The appeals court decision featured a division between two of the court's best-known and most conservative members about how that principle applied in this case.

In an opinion concurring in the conclusion that dance is "inherently expressive," Judge Richard A. Posner disputed the concept that the Constitution protects only expression that conveys a particular idea. Such a rule, he said, would allow government to ban Titian nudes along with striptease artists. While there is a clear difference in aesthetic quality between the two, Posner said, that does not justify suppression of the non-obscene.

"If the striptease dancing at the Kitty Kat Lounge is not expression, Mozart's piano concertos and Balanchine's most famous ballets are not expression," he said. "If the only expression that the First Amendment protects is the expression of ideas and opinions, then most music and visual art and much of literature are unprotected. This would be a shocking contraction of the First Amendment as it has come to be understood."

In argument at the appeals court, Posner added, the state's lawyer "reassured us that the nude paintings that hang in museums are safe, although he would acknowledge only a limited acquaintance with such museums. Recent events in a state bordering on Indiana make one wonder how safe even museums will be if the spirit of censorship is allowed to flourish," he said in an apparent reference to the unsuccessful prosecution of a Cincinnati art gallery for displaying explicit photographs by Robert Mapplethorpe.

In a dissenting opinion, Judge Frank H. Easterbrook dismissed the notion that dancing is "speech," noting that one of the Kitty Kat dancers, Darlene Miller, had said her aim was "to try to get customers to like her so that they will buy more drinks later."

The majority opinion, he said, reflects the "belief that states may draw no lines where art is concerned," he said. "Sophisticates go to the museum and see Renoir's 'Olympia' or to the opera and see a soprano strip during the Dance of the Seven Veils in Strauss's 'Salome.' If the First Amendment protects these expressions, the argument goes, Joe Sixpack is entitled to see naked women gyrate in the pub.

"Why does this follow? . . . Rembrandt applied paint to canvas; a bucket of paint hurled at a canvas also deposits paint.
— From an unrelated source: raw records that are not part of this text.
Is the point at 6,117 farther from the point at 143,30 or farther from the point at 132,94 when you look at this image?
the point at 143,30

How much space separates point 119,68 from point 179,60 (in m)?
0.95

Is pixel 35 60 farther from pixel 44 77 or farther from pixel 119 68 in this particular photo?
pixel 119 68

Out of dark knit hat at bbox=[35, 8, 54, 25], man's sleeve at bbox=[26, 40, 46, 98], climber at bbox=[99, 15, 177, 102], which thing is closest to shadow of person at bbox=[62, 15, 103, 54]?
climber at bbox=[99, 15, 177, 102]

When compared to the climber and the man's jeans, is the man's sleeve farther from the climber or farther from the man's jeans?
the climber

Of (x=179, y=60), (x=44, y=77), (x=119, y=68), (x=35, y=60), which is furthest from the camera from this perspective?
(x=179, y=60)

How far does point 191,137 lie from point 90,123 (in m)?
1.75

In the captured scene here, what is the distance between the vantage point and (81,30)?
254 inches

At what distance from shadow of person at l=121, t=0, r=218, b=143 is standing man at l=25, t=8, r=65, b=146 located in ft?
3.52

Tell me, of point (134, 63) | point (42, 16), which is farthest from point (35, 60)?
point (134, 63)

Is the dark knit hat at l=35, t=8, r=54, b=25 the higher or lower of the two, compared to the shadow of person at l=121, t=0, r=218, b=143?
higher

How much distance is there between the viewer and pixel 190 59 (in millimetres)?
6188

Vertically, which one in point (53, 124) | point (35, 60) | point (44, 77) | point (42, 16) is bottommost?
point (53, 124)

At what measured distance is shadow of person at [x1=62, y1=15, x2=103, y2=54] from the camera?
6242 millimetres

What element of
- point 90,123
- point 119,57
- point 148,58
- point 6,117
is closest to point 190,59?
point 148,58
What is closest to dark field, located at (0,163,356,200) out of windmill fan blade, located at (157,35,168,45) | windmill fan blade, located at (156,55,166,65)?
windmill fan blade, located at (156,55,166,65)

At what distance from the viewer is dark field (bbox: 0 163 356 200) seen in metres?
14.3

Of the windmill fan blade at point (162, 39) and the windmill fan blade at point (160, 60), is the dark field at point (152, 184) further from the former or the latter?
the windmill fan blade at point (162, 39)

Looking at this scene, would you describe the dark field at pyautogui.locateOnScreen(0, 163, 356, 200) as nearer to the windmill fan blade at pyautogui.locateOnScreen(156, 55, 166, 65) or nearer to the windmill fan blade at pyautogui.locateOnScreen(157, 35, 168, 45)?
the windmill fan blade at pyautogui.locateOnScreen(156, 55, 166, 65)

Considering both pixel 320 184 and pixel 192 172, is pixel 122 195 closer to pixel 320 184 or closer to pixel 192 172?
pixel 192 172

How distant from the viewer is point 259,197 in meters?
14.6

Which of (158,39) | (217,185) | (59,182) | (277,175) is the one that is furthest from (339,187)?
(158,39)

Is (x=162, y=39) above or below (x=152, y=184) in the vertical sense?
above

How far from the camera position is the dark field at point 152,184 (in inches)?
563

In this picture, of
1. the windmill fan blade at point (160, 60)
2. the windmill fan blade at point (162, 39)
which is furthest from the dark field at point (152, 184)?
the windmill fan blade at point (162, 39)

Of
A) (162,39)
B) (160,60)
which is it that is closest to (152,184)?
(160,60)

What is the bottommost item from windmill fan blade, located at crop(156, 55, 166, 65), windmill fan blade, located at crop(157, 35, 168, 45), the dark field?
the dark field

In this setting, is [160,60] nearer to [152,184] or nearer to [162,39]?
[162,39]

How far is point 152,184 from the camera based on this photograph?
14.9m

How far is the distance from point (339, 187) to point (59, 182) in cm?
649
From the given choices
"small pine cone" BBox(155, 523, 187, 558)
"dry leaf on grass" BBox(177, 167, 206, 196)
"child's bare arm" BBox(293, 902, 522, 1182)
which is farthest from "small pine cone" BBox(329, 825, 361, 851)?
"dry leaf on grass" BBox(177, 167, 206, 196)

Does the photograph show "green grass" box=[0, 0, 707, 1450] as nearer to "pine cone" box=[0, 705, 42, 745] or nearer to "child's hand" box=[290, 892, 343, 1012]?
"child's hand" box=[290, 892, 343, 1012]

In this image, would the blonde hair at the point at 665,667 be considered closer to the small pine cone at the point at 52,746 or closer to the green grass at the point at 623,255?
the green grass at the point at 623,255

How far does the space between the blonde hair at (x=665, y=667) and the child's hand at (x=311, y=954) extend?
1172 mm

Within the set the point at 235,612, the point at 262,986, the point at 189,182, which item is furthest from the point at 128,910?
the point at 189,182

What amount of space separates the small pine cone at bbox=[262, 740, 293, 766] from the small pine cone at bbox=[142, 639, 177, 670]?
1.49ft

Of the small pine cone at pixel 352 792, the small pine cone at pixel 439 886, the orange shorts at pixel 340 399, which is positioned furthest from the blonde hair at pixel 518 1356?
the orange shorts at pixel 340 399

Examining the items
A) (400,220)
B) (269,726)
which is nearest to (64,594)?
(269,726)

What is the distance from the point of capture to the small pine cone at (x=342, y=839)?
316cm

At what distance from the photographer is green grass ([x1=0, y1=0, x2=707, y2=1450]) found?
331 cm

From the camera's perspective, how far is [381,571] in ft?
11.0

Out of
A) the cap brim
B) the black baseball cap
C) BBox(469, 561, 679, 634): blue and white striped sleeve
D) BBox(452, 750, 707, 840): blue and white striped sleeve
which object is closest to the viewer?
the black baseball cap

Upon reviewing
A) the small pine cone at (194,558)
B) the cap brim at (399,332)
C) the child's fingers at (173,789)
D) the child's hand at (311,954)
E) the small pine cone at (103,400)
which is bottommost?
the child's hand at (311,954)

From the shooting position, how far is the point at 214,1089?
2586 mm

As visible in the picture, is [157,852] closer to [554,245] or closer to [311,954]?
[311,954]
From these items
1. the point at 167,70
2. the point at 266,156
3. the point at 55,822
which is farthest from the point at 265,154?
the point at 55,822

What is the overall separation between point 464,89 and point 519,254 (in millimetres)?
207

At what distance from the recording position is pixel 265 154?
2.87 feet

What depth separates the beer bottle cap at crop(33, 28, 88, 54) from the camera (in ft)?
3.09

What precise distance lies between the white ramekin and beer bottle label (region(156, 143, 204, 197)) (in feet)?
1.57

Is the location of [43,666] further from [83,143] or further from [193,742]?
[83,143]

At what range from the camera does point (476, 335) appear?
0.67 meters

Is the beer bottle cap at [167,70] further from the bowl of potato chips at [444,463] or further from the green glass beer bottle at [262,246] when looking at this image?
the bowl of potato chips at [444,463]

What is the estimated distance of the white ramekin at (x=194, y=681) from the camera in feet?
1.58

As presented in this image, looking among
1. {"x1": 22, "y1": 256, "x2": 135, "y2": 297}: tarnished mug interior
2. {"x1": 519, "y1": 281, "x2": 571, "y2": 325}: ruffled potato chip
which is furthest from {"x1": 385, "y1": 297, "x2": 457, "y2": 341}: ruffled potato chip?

A conclusion that Rembrandt's paintings are speech would not imply that all paint is expressive."

To recognize that the line between barroom dancing and ballet may be "indistinct," he said, "is not to say that no state may recognize the difference. . . . Barroom displays are to ballet as white noise is to music."

In an interview, Indiana attorney Uhl said the law could constitutionally prohibit nude ballet as well. "It depends on whether the nudity in that production is essential to the art," he said. "It may very well be that the nudity is gratuitous. . . . 'Salome' or 'Hair' or 'Oh! Calcutta' can come to South Bend. They just have to keep their nipples and their genitals covered."